And yet, in the New Testament passages that deal with marriage Andreades found that “distinguishing gender is just about all the authors talk about!” Throughout the New Testament, Andreades says, we see God telling His people “to make gender distinction a main point of relationships.” There must be a reason. And, in these distinctions, there must be a rich blessing as well. And yet, many of us have missed them. byFaith spoke with Andreades, hoping to learn more about God’s purpose for gender differences and specialties.

Men and women have been living together and relating to one another since the creation of Adam and Eve. Why, in 2015, do we need a “theology of gender”? 

Orthodoxy always proceeds upon heresy. Against, and because of, the falsehoods of Marcion and the Gnostics, the church delineated the canon of the New Testament in the third century. How did we come to understand who Jesus Christ was? The Apollinarian, Nestorian, and Eutychian debacles drove our now treasured Chalcedonian formulation in the fifth century. More recently, our theology of revelation was particularly developed in response to the Enlightenment, when European culture challenged the Bible’s authority. There are many other examples. For that matter, Paul tells the Corinthians right out that heresies (or divisions) are necessary for the church to make manifest the true among us (1 Corinthians 11:19). So I think all the hoopla about same-sex marriage and contention about women in ministry is God’s way of goading the church back to the Scriptures to think rightly and more deeply about the meaning of gender.

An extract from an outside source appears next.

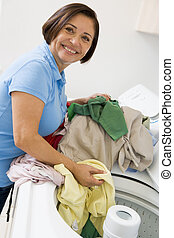 Woman Loading Washing Machine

As with the development of any heresy, truth is uncovered along with the error. There are legitimate questions being asked today about women’s issues and why a monogamous union between two men is wrong, and “traditional family values” answers don’t cut it. God is now allowing the agony of heresy on these matters to spur the church on to manifest creedal truth on this crucial aspect of creation — what it is to be a woman and what it means to be a man. I doubt my book is the final word on it, but I hope it helps spur the conversation.

You provide a brief word study in Chapter 5, explaining what the Bible means when it tells us that the two — male and female — become one flesh. You summarize by saying that “according to Jesus, God’s creation of gender is the necessary cause of marriage; that marriage happens as an expression of gender distinction.” Can you talk about that?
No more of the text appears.